▶ _Exercise goal_
The copy should begin at the line containing "ESEE 5 Knives All Knife Brands" and end at the last line of the material. Please reproduce those lines exactly and keep pictures out.

▶ _Extracted material_
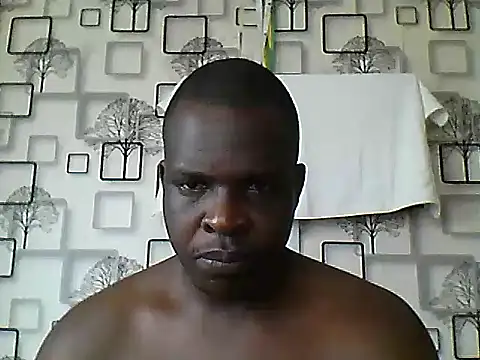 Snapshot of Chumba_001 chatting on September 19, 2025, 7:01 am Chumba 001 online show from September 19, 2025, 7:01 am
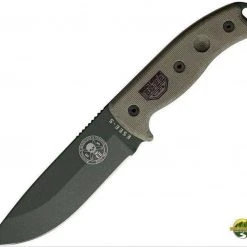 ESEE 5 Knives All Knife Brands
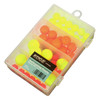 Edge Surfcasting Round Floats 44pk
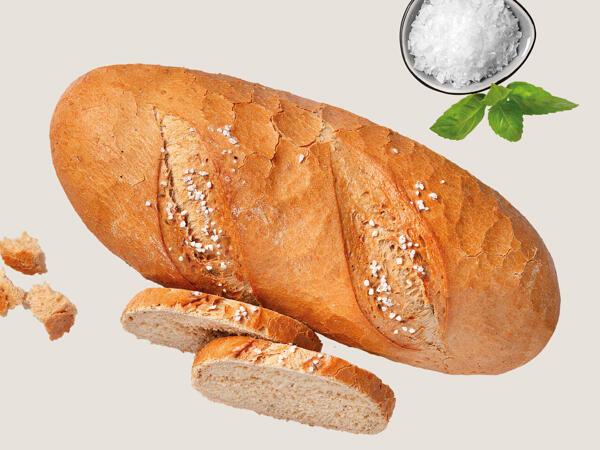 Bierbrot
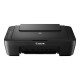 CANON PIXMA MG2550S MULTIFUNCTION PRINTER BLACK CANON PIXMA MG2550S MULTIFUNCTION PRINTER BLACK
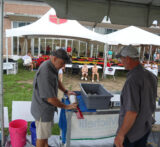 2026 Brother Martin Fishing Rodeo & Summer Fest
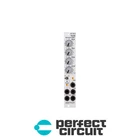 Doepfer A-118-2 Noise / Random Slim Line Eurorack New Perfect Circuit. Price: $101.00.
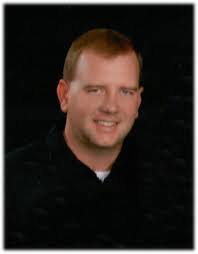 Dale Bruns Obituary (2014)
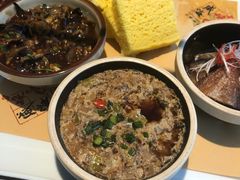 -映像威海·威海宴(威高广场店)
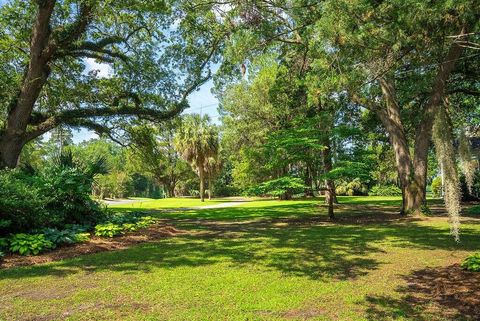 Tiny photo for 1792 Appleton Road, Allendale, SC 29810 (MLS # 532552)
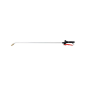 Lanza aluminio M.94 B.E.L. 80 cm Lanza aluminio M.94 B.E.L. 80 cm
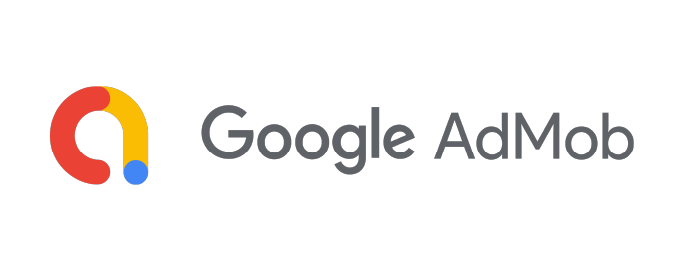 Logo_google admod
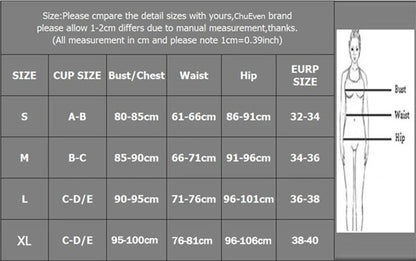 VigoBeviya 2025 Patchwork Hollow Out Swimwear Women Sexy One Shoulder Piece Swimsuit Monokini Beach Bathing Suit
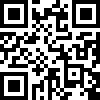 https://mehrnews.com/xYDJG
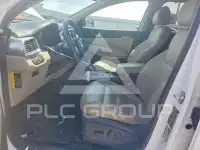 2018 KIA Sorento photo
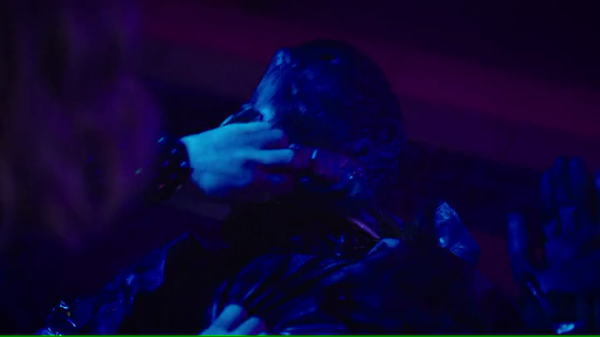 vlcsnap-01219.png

▶ _Your solution_
 ESEE 5 Knives All Knife Brands
 Edge Surfcasting Round Floats 44pk
 Bierbrot
 CANON PIXMA MG2550S MULTIFUNCTION PRINTER BLACK CANON PIXMA MG2550S MULTIFUNCTION PRINTER BLACK
 2026 Brother Martin Fishing Rodeo & Summer Fest
 Doepfer A-118-2 Noise / Random Slim Line Eurorack New Perfect Circuit. Price: $101.00.
 Dale Bruns Obituary (2014)
 -映像威海·威海宴(威高广场店)
 Tiny photo for 1792 Appleton Road, Allendale, SC 29810 (MLS # 532552)
 Lanza aluminio M.94 B.E.L. 80 cm Lanza aluminio M.94 B.E.L. 80 cm
 Logo_google admod
 VigoBeviya 2025 Patchwork Hollow Out Swimwear Women Sexy One Shoulder Piece Swimsuit Monokini Beach Bathing Suit
 https://mehrnews.com/xYDJG
 2018 KIA Sorento photo
 vlcsnap-01219.png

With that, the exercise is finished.